Opening the Gate

The Golden Gate Bridge opened on this day in 1937. If the 4,200-foot span across San Francisco Bay is indeed “the most photographed bridge in the world” (Frommer’s travel guide), perhaps its allure can be explained by the following passage from Kevin Starr’s recent Golden Gate: The Life and Times of America’s Greatest Bridge:

Triumphantly, the Golden Gate Bridge linked the urbanism of San Francisco with the unspoiled headlands of Marin as if to suggest the paradox of California/America itself: a gift of nature, a continent that F. Scott Fitzgerald described as the last place commensurate with the human capacity for wonder, a sacred text, a revelation of the Divine Mind, as far as the Anglo-American Protestant imagination was concerned — yet a place as well to be reshaped into cities, with canals, roadways, railways, highways, aqueducts, bridges, and all those other entities required by urban civilization. Yet the Bridge did not destroy its site; rather, it enhanced it, as the Parthenon enhances the hill upon which it stands. The Golden Gate Bridge announced to the world something important about the American imagination and the American stewardship of the continent, taken at its best.

John Bateson’s The Final Leap explores the dark side of the bridge’s history, its reputation as the top suicide spot on earth. Bateson puts a human face on many of the 1,500 suicides, beginning with Harold Wobber, a WWI veteran who was the first to jump, three months after the bridge opened.

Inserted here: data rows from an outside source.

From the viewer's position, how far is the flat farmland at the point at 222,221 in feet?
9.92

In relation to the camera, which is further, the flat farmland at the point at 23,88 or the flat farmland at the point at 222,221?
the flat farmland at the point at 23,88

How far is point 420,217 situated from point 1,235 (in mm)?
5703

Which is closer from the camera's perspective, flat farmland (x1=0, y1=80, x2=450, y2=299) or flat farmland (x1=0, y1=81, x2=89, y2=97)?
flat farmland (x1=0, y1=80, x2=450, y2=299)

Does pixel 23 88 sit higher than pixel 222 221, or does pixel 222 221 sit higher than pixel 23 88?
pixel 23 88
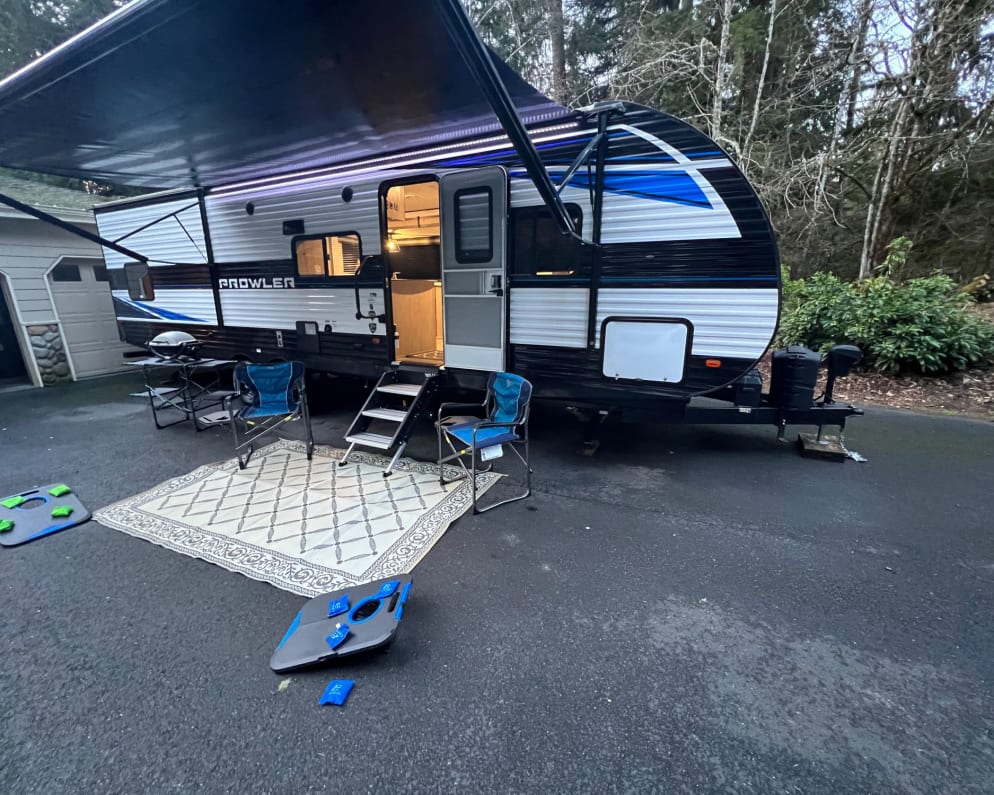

Bateson notes that Wobber fit the profile for the majority of those who would later take their lives (and the very few who would survive the jump): he was white (80%), male (74%), in his forties (average age forty-one), and single (56%).

Wobber’s death began the still-continuing debate over how to add some sort of suicide barrier to the bridge. A former director of a suicide prevention center in the Bay area, Bateson has little tolerance for those who so prize the Golden Gate’s original design that they are unwilling to address its fatal flaw:

Some researchers believe that suicidal behavior is linked to physiological or genetic factors, but so far this has not been proven conclusively. What has been proven is that most people fixate on one means of death. Eliminate access to that means — whether it’s a safety lock on firearms, a blister tab on medications, or a barrier on a bridge — and suicides are reduced.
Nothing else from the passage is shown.